While the conversation between the senators and the witnesses often steered into the political grandstanding realm, Sen. Cory Gardner (R-CO) managed to return his line of questioning to the core issue before the committee that day.
“We have to be very careful and not rush to legislate in ways that stifle speech. You can delete Facebook, turn off Twitter, or try to ditch Google, but you cannot unsubscribe from government censors. Congress should be focused on encouraging speech, not restricting it. The Supreme Court has tried teaching us that lesson time and time again, and the Constitution demands that we remember it,” said Sen. Gardner.
The hearing also turned away from Section 230 under Sen. Amy Klobuchar’s (D-MN) questioning of Google CEO Sundar Pichai. She raised another politically pertinent issue of the recent Department of Justice anti-trust lawsuit against the company.
“Mr. Pichai, I have not really liked your response to the lawsuit and what’s been happening. I think we needed a change in competition policy for this country. I hope I’ll be able to ask you more about it at the Judiciary Committee, and I think your response isn’t just offensive, it’s been defiant to the Justice Department… you control almost 90 percent of all general search engine queries, 70 percent of the search advertising market don’t you see these practices as anti-competitive?” said Sen. Klobuchar.
Pichai’s response to Sen. Klobuchar resolved very little of the tension over the issue as he merely reassured the Senator that there was robust competition in many of categories of the market in which Google operates.
Sen. Ted Cruz (R-TX) lambasted Dorsey for Twitter’s recent actions blocking the New York Post from Tweeting out its Hunter Biden story.
“You have the power to force a media out, and let’s be clear the New York Post isn’t just some random guy tweeting, the New York Post has the fourth-highest circulation of any newspaper in America. The New York Post is over 200 years old. The New York Post was founded by Alexander Hamilton, and your position is that that you can sit in Silicon Valley and demand of the media, but you can tell them what stories they can publish, and you could tell the American people what reporting breaking here is that right?” said Sen. Cruz.
Following Dorsey’s denial of Sen. Cruz’s characterization of Twitter’s actions, an agitated Sen. Cruz retorted in one of the most incendiary statements before the committee.
“Mr. Dorsey, who the hell elected you and put you in charge of what the media are allowed to report and what the American people are allowed to hear, and why do you persist in behaving as a Democratic super PAC silencing views to the contrary of your political beliefs?” responded Sen. Cruz.
In one of the most substantive exchanges during the hearing, Sen. Shelley Moore Capito (R-WV) prompted the CEO to ask how they would redefine parts of the law to make determinations more objective.
Sen. Capito asked, “It says that it’s the term is ‘objectionable content’ or ‘otherwise objectionable’ would you be in favor of defining that more specifically?”
While each of the CEO’s had slightly varied answers, it was Zuckerberg who provided the most clarity for why the broad language of the law benefits Facebook users.
“When I look at the written language in Section 230, and the content that we think shouldn’t be allowed on our services some of the things that we bucket in otherwise objectionable content today include general bullying and harassment of people on the platform…I would worry that some of the proposals that suggest getting rid of the phrase otherwise objectionable from Section 230 would limit our ability to remove bullying and harassing content from our platforms, which I think would make them worse places for people, so I think we need to be very careful in how we think through that,” said Zuckerberg.
While the hearing continually strayed from inquiries into Section 230 and appropriate measures for Congress to regulate the practices of big tech, the comments of the senators did highlight major concerns over big tech’s ability to moderate speech without Congressional oversight.
========================
__Written instruction 1__. In the hearing excerpt, what share of all general search engine queries does Sen. Klobuchar say Google controls?
__Written instruction 2__. Please retype the passage of the hearing excerpt that begins at the words "Sen. Ted Cruz" and stops after "before the committee.".
The lines after this have nothing to do with the hearing excerpt.

__Records__.
========================
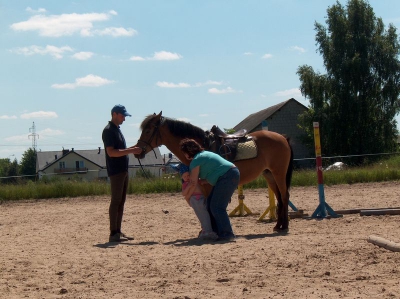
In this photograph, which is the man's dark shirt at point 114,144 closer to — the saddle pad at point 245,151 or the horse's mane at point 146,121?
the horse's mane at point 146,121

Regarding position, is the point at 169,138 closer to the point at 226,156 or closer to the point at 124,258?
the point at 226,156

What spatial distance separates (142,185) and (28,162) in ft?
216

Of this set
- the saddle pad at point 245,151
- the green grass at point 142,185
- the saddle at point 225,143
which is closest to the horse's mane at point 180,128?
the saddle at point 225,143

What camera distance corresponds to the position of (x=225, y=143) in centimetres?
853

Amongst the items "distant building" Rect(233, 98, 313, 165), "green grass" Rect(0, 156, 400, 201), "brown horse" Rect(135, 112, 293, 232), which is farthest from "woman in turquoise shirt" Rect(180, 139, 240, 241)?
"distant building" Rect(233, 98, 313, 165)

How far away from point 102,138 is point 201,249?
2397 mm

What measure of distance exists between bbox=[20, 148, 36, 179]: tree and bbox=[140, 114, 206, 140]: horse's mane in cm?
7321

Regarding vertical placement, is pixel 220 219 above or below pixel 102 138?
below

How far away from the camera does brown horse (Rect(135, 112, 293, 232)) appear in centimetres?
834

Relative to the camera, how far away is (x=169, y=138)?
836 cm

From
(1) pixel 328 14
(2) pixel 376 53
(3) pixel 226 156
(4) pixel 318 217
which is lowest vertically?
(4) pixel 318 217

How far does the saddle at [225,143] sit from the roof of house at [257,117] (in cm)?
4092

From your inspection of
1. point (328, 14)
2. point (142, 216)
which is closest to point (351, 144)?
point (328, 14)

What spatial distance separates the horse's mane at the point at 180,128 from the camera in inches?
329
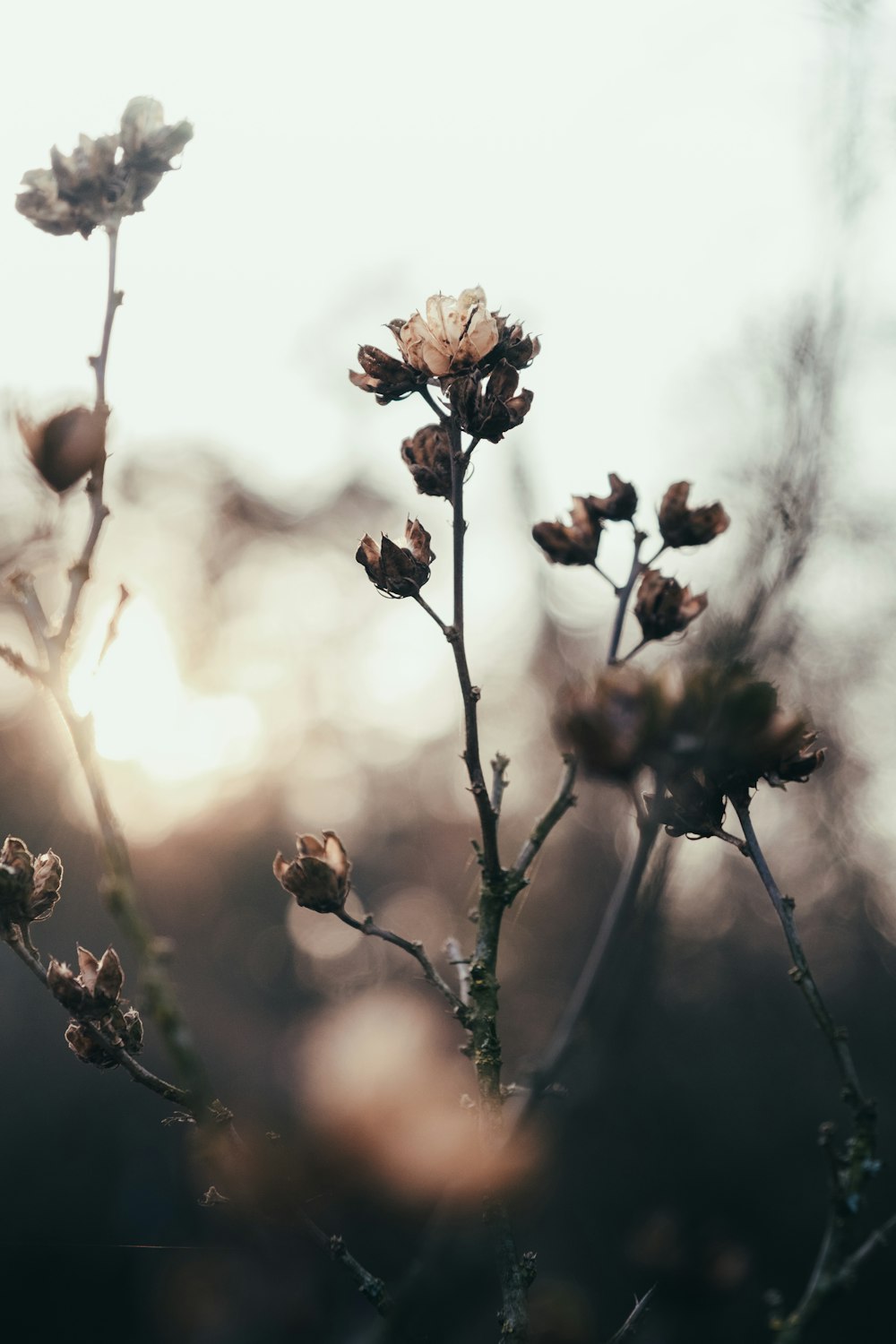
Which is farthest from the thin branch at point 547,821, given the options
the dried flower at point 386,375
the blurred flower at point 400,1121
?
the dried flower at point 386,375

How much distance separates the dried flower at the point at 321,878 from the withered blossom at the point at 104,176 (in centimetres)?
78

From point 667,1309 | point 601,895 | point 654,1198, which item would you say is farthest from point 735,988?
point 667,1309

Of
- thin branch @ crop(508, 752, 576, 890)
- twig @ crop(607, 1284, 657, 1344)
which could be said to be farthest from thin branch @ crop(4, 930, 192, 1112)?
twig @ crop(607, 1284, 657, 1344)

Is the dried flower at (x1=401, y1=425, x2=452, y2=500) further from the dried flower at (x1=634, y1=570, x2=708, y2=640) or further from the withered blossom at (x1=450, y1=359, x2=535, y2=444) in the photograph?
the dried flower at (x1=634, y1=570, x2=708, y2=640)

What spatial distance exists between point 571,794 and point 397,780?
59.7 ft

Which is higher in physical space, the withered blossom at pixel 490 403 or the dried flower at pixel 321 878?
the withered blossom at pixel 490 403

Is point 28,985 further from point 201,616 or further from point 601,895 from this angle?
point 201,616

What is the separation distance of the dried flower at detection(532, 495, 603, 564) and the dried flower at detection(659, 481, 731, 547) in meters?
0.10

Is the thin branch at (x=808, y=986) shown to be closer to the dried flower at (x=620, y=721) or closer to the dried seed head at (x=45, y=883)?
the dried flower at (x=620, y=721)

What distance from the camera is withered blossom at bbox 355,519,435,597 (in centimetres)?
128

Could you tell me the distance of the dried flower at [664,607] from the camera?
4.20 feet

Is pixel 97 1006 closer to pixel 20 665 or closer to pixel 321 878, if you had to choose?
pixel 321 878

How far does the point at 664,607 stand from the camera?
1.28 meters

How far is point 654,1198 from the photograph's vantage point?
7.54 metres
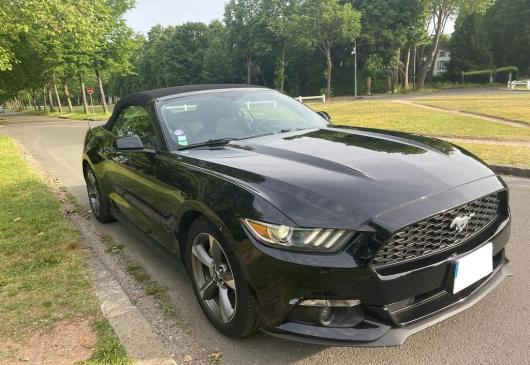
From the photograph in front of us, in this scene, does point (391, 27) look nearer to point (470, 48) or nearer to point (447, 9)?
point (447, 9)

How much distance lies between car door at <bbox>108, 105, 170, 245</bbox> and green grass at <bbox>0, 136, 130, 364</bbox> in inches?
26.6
========================
__Task solution 1__. Almost 90 percent.

__Task solution 2__.
Sen. Ted Cruz (R-TX) lambasted Dorsey for Twitter’s recent actions blocking the New York Post from Tweeting out its Hunter Biden story.
“You have the power to force a media out, and let’s be clear the New York Post isn’t just some random guy tweeting, the New York Post has the fourth-highest circulation of any newspaper in America. The New York Post is over 200 years old. The New York Post was founded by Alexander Hamilton, and your position is that that you can sit in Silicon Valley and demand of the media, but you can tell them what stories they can publish, and you could tell the American people what reporting breaking here is that right?” said Sen. Cruz.
Following Dorsey’s denial of Sen. Cruz’s characterization of Twitter’s actions, an agitated Sen. Cruz retorted in one of the most incendiary statements before the committee.